It feels so deeply satisfying to spiral deeper into despair. I feel strong knowing I can take the pain—carry it, let it seep into every corner of myself until there's nothing left untouched by it. It's a power, almost, to know I can amplify it, make it my own creation. I feel empowered when I make myself feel worse, by stealing, by lying, by leaning into the dirt of society, becoming the thing that no one wants to see. The shame is a burden—but at the same time it's a confirmation and I know it's where I belong. I am, what they hate. And there's freedom in that.
The world feels alien, shifted out of focus, and I don't belong to it—I never did. I still feel the rejection everytime, but it feels also so good because it's just a truth. And in that truth, in the way loneliness settles into me like a familiar guest, there's a purity, an intensive form of beauty.
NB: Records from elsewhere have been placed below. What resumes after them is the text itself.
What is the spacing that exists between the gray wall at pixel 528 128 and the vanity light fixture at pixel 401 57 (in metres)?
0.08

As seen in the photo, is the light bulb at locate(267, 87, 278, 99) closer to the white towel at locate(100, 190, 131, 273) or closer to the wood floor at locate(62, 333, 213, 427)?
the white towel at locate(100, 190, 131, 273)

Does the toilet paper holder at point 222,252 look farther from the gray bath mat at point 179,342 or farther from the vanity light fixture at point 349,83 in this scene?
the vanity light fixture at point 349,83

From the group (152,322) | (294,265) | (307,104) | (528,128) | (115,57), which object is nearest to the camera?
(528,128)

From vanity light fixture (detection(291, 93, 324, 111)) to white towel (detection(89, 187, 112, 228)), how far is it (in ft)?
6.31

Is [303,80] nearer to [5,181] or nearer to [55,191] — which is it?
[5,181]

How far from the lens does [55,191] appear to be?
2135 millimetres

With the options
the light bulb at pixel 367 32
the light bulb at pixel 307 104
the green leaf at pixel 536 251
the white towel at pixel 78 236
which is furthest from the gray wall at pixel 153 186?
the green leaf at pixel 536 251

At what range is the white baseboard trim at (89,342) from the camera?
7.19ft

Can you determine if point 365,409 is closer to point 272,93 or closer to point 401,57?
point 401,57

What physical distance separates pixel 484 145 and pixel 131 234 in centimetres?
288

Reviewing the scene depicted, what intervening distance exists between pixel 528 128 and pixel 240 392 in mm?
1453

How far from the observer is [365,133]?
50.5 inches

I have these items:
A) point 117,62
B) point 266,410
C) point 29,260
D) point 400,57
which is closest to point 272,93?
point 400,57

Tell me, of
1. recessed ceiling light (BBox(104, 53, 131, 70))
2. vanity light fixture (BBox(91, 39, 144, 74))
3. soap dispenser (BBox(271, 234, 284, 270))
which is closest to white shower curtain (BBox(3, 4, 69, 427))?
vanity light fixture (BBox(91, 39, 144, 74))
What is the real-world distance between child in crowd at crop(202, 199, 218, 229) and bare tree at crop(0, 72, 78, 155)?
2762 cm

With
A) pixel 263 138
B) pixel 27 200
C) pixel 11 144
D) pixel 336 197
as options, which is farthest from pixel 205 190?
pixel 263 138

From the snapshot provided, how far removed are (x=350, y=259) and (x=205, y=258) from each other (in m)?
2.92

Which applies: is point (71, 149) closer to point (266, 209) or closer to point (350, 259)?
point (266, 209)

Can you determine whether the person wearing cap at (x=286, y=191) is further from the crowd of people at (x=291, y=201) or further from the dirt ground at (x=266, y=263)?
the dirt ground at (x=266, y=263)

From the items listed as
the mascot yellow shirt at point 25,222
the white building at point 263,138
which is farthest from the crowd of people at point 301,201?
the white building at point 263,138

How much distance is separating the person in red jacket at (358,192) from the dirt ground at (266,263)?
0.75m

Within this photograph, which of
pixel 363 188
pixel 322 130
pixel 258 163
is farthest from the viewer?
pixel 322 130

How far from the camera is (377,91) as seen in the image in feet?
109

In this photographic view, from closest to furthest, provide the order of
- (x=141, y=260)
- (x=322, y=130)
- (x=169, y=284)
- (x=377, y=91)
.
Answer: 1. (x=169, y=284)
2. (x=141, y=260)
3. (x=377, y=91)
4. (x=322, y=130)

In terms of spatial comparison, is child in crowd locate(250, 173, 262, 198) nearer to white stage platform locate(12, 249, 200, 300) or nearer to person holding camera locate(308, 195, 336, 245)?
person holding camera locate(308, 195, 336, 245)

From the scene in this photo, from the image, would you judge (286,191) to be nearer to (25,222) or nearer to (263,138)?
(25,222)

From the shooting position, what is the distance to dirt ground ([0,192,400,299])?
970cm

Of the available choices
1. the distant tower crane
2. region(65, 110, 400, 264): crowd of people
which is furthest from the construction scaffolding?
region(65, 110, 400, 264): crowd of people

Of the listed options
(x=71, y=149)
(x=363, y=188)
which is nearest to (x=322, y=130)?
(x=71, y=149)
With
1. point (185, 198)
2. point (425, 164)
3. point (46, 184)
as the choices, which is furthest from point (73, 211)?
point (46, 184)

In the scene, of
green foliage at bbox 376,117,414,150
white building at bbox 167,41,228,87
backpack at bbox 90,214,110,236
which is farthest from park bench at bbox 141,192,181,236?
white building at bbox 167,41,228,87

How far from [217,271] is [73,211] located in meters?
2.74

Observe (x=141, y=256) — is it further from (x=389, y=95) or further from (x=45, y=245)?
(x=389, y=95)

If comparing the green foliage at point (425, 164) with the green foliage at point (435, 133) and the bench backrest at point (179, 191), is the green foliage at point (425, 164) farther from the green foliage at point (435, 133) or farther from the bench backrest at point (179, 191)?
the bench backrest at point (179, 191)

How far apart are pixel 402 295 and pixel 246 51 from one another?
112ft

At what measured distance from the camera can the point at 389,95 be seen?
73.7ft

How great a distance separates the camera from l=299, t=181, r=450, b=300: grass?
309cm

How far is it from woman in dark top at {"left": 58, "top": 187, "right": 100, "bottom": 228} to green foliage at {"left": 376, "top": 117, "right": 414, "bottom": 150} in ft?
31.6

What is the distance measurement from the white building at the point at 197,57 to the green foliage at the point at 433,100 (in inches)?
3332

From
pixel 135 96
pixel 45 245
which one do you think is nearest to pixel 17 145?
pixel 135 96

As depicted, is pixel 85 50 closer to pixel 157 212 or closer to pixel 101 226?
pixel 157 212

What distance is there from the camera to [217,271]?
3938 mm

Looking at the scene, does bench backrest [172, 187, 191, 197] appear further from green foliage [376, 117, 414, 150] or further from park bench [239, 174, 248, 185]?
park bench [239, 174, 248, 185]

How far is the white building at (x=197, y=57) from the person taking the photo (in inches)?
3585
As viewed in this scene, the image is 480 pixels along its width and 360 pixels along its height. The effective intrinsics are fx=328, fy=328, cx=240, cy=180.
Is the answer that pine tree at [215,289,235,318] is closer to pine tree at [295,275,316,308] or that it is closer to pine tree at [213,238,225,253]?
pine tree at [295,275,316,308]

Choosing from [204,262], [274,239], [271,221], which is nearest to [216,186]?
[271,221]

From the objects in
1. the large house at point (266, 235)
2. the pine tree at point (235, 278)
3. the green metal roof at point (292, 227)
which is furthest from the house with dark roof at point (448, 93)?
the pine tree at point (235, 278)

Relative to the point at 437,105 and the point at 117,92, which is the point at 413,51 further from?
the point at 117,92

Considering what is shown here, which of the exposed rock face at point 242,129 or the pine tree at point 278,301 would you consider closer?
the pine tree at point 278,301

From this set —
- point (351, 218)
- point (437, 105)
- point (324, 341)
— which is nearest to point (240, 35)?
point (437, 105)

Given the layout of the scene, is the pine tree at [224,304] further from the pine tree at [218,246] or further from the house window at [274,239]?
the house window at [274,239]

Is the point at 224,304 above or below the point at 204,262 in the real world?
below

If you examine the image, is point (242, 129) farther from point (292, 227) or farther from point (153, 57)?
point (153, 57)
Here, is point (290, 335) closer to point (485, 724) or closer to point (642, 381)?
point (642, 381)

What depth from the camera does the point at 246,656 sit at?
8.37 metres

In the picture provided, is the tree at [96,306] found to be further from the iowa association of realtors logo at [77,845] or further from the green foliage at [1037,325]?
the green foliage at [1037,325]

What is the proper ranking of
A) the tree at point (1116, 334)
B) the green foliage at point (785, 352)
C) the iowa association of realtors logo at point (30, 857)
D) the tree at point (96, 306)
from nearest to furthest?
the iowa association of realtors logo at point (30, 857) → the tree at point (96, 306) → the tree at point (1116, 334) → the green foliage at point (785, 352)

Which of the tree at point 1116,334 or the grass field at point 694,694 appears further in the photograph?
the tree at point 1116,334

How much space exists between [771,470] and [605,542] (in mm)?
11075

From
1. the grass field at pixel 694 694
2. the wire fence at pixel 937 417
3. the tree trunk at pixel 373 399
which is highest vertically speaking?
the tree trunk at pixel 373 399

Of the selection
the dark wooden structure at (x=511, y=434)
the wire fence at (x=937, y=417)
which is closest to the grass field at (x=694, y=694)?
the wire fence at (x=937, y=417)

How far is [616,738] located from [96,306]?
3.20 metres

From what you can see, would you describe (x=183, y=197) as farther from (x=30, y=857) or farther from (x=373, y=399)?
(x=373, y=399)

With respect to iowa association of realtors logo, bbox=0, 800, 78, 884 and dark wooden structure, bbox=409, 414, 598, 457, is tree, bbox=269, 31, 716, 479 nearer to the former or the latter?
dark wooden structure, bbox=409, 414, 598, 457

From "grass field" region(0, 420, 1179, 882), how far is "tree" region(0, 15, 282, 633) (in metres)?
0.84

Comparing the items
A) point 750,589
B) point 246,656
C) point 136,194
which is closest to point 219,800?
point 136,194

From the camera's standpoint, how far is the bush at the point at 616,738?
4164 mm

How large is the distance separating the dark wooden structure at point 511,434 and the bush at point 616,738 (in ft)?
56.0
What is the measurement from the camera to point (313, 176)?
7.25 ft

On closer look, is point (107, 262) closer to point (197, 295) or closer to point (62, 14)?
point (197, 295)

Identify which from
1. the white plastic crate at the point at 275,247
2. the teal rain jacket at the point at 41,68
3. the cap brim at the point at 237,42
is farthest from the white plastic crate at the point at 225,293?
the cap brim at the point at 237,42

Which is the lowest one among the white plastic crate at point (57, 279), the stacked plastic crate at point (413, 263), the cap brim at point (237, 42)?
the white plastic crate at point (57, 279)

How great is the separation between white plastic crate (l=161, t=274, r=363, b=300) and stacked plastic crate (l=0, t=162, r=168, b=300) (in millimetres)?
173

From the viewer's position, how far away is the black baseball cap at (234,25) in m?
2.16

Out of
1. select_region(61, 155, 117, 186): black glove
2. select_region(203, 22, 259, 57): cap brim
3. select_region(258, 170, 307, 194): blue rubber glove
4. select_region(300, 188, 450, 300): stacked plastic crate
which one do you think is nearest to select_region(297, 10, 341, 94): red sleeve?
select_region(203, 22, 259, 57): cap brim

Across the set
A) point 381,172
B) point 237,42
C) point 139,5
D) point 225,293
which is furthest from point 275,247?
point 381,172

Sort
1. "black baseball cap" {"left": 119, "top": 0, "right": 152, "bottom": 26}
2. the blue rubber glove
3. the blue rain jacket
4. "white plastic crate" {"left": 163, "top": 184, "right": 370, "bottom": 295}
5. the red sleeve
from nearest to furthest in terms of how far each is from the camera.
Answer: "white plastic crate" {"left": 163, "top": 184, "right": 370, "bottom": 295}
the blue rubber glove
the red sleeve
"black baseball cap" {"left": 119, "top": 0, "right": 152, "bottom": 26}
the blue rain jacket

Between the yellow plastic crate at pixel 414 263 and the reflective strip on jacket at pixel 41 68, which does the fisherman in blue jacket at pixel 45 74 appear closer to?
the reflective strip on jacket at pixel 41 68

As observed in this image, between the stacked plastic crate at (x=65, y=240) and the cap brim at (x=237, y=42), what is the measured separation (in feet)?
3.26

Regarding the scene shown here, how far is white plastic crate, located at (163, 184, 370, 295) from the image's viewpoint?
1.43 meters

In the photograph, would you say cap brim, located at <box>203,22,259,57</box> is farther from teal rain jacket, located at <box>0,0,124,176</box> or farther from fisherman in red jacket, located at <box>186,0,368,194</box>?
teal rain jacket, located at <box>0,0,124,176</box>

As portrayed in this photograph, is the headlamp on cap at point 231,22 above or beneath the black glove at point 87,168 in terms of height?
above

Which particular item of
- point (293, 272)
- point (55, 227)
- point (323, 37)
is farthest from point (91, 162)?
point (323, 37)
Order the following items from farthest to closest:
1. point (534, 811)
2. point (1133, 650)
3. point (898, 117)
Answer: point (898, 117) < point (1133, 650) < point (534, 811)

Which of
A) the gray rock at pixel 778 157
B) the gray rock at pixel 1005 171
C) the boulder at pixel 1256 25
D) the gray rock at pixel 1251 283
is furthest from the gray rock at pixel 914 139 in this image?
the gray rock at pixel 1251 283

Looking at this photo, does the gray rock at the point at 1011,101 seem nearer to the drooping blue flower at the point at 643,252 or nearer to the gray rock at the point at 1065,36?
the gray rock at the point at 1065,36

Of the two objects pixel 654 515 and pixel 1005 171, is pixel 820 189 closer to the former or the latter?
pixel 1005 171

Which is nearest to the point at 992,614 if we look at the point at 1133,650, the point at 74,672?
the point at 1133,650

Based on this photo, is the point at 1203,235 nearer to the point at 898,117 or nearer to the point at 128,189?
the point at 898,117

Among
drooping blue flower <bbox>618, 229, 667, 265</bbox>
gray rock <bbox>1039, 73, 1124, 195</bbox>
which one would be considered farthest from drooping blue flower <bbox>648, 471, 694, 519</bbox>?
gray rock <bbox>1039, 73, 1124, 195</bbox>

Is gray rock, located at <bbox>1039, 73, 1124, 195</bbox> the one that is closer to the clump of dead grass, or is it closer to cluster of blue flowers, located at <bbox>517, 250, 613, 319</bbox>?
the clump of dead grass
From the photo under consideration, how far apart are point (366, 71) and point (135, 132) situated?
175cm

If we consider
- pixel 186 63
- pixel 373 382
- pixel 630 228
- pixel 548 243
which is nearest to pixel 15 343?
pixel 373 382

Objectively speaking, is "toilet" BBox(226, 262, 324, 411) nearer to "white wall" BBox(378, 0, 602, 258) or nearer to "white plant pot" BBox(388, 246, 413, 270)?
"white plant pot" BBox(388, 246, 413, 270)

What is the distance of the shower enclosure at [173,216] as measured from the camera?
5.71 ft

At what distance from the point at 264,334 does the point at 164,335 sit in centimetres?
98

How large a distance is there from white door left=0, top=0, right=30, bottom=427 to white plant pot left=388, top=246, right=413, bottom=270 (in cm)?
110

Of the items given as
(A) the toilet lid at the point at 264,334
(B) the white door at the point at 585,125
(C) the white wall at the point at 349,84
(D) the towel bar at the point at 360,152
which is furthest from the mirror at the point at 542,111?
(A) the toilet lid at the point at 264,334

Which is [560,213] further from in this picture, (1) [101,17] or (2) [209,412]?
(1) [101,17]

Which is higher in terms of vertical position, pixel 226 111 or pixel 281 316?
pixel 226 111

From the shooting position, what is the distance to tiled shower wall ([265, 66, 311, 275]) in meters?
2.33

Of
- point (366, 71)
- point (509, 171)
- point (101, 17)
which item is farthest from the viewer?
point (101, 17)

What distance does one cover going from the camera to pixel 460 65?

The loneliness is so pure, like the clearest glass, and it cuts the same way. It's the realest thing I've ever felt. In its clarity, I find a haunting perfection. I am the only one to hear my own cries in the void. There's no dissembling no dilution.
It feels good to feel bad because it's mine. The panic attack, the humiliation, the shaky breaths that seize my chest and leave me stranded in a body that refuses to obey—they're mine. They're proof that I can feel something, even if that something makes me wish I felt nothing at all. The desperation, the choking fear, the helplessness—they're all pieces of me. I own these. I own the way they leave me gasping, trembling, ashamed. And in that ownership, there's a sense of control.
Each self-inflicted wound, every thought I direct at myself, is a way to reclaim the narrative. Every time I participate in letting myself sink deeper, I am not just enduring—I'm deciding. And so I degrade myself. I take the fear, the failure, the loneliness, and I turn them into weapons aimed squarely at myself. It's deliberate. It's mine and I know it's what I deserve.
There's a comfort in knowing I've reduced my pain to something tangible, something I can touch and control. In a life where everything feels unmoored, where I feel untethered, misery feels like an anchor. It keeps me grounded, connected to something.
When I feel neutral, or when I feel some flicker of joy, it sometimes feels like betrayal. It reminds me of what I've lost, of what I once had, or thought I could have. Those moments of lightness make the fall back into the void even sharper. The contrast is unbearable, and it only drives me deeper. I miss the ache when it's gone, miss the clarity it brings. Without it, I feel adrift.
It's not peace. It's not joy. But it's familiar, and familiarity feels like belonging. And belonging—even if it's in the cold arms of despair itself—feels like being held.